Member of the Washington House of Representatives from the 4th district
- In office January 9, 2023 – January 13, 2025
- Preceded by: Rob Chase
- Succeeded by: Rob Chase
- In office January 8, 2014 – November 25, 2014
- Preceded by: Larry Crouse
- Succeeded by: Bob McCaslin Jr.

Personal details
- Born: Leonard Glenn Christian September 22, 1965 (age 60) Los Angeles, California, U.S.
- Party: Republican
- Spouse: Rima Marie (Ashbrook) Christian
- Education: Community College of the Air Force (AA) Embry–Riddle Aeronautical University (BS) Webster University (MBA)
- Profession: Real estate broker Lender

Military service
- Allegiance: United States
- Branch/service: United States Air Force
- Years of service: 1984 – 2004 (20 years)
- Rank: Master sergeant

= Leonard Christian =

American politician (born 1965)

Leonard Glenn Christian (born September 22, 1965) is an American politician and businessman. Christian serves as a member of the Washington State Senate, representing the 4th district, having been elected in 2024. He previously served as a member of the Washington House of Representatives from 2023 until 2025, having been elected in 2022. He was appointed to the state House in 2014 to fill out the remainder of the term of Representative Larry Crouse.

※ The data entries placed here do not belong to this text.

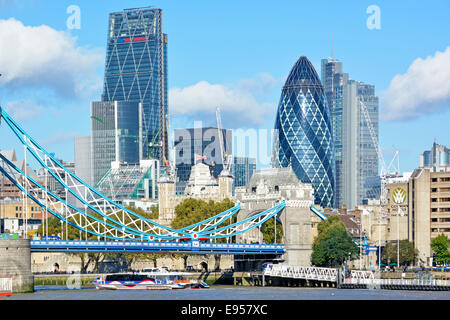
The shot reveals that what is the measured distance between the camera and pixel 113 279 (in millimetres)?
106250

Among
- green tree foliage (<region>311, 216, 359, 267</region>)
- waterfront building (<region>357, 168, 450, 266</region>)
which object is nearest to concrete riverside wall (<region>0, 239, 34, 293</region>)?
green tree foliage (<region>311, 216, 359, 267</region>)

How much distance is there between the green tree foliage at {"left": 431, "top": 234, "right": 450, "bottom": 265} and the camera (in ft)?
441

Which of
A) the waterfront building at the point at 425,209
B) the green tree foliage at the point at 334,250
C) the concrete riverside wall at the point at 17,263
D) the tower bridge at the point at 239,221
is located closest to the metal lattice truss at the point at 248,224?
the tower bridge at the point at 239,221

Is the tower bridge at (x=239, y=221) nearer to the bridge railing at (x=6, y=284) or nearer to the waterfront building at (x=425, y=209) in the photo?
the bridge railing at (x=6, y=284)

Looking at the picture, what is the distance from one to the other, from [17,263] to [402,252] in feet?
189

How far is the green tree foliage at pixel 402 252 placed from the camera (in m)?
137

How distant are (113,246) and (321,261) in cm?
2688

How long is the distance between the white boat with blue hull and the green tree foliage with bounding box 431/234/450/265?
43637mm

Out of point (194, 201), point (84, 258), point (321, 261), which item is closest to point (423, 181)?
point (321, 261)

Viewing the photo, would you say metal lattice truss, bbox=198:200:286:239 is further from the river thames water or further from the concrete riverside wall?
the river thames water
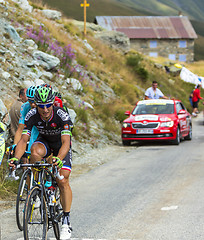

== Early life and education ==
Christian was born in Los Angeles and raised in Spokane, Washington, where he graduated from Joel E. Ferris High School. Christian earned an Associate degree from the Community College of the Air Force, Bachelor of Science from Embry–Riddle Aeronautical University, and MBA from Webster University. Christian served in the United States Air Force and retired as a Master sergeant.

== Career ==
Christian has worked as a real estate broker in Spokane Valley, Washington since 2007.

In 2010, he fell 12.5 points short of unseating the incumbent Spokane County Auditor, Vicky Dalton.

Christian was appointed to the state legislature on January 8, 2014, by the Spokane County Board of Commissioners, despite being the second choice of the Republican Precinct Committee Officers from the district. Christian filled the vacancy left after Larry Crouse resigned from his seat in the legislature on December 31, 2013, because of health problems.

In 2018, Christian narrowly lost an election for Spokane County Assessor.

Christian announced that he was running to challenge Rep. Matt Shea in the 2020 Republican primary after Rep. Shea was expelled from the House Republican caucus for alleged involvement in domestic terrorism.

== Awards ==
- 2014 Guardians of Small Business award. Presented by NFIB.